The student was suspended three weeks later, but “three weeks later was not good enough and it is much better if there are going to be consequences that it happens very quickly”, Ms Cepeda told the TUI annual conference.
“If nothing happens for three weeks you are setting a precedent, this is what you can do without suffering any consequence,” she said.
Teachers felt unsupported and it was causing growing level of work- related stress because of the failure of schools and other educational settings to implement codes of behaviour and “a blatant disregard of health and safety procedures”.
Ms Cepeda detailed a litany of aggressive and violent incidents, which, she said, were now daily occurrences
“Some of them are quite bad; teachers would have objects thrown at them - nuts and bolts, cans of coke, coins,some might be pushed. Some may be physically assaulted before someone gets a chance to intervene.”
She continued: “Sometimes it is verbal assault where students could be inches from the teacher’s face, threatening them in front of class, and they don’t know if it is going to escalate further.
“Then, sometimes, a student might swing for a teacher and may not connect but the following day that student could be sitting back in front of you.”

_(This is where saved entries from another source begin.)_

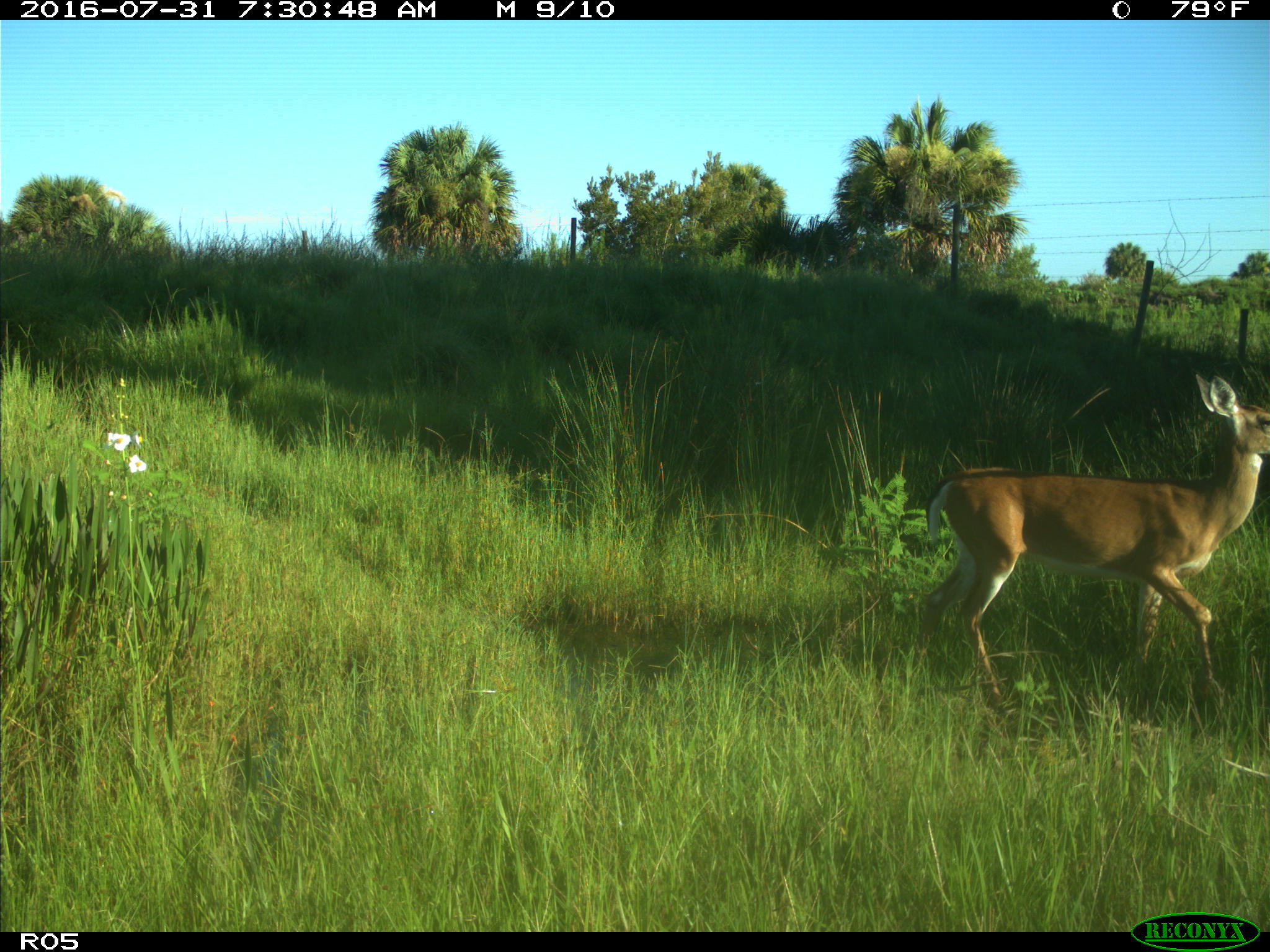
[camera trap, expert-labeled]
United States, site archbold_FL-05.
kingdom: Animalia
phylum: Chordata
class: Mammalia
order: Artiodactyla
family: Cervidae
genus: Odocoileus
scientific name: Odocoileus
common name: deer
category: unidentified deer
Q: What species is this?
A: Unidentified deer (deer) (Odocoileus).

She said teachers will report such incidents to to management and ask for certain codes of behaviour to be implemented but feel they're disregarded
Ms Cepeda said teachers were often left feeling that it is their fault, that it was their management style or that they hadn’t imposed discipline and may be told that they need some upskilling to learn how to deal with such behaviour.
“It is being put back on teachers," she said adding that it was leading to high levels of absenteeism with many afraid to say they were suffering from work-related stress and passing it off as a virus or a kidney infection.

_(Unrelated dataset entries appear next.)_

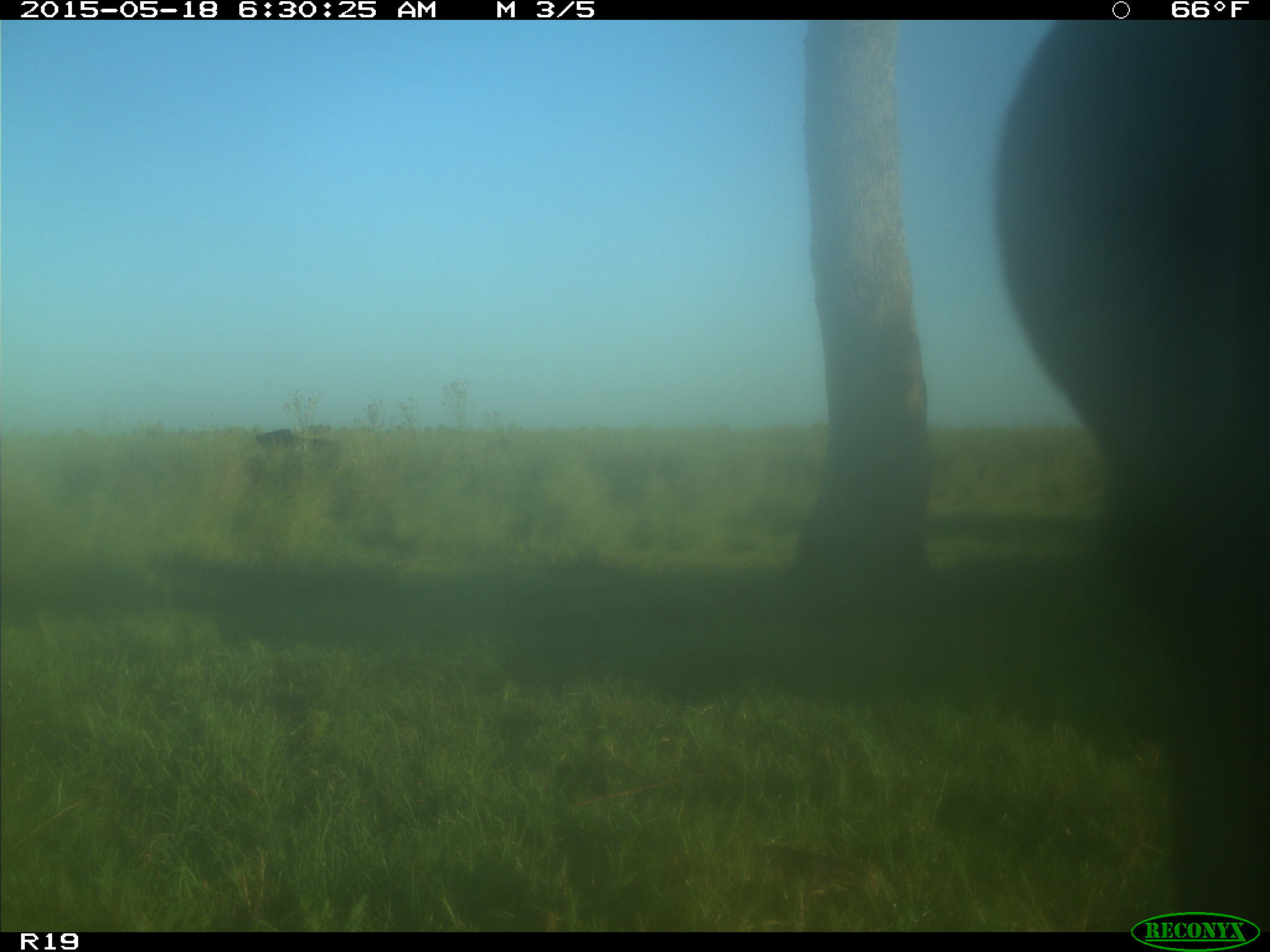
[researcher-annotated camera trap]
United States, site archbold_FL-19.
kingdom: Animalia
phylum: Chordata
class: Mammalia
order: Artiodactyla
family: Bovidae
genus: Bos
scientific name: Bos taurus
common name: domestic cow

“Kids test boundaries all the time but it has gotten to a level of absenteeism across Dublin that teachers are exhausting sick leave.”
A motion adopted by the conference commits the unions to carry out an investigation to establish the extent of work-related stress sue to indiscipline, violence and breaches of health and safety in their schools and other educational centres, and how school managements were dealing with it.
The Dublin City branch, which has 850 members, is also going to conduct a survey of its own members on the issue.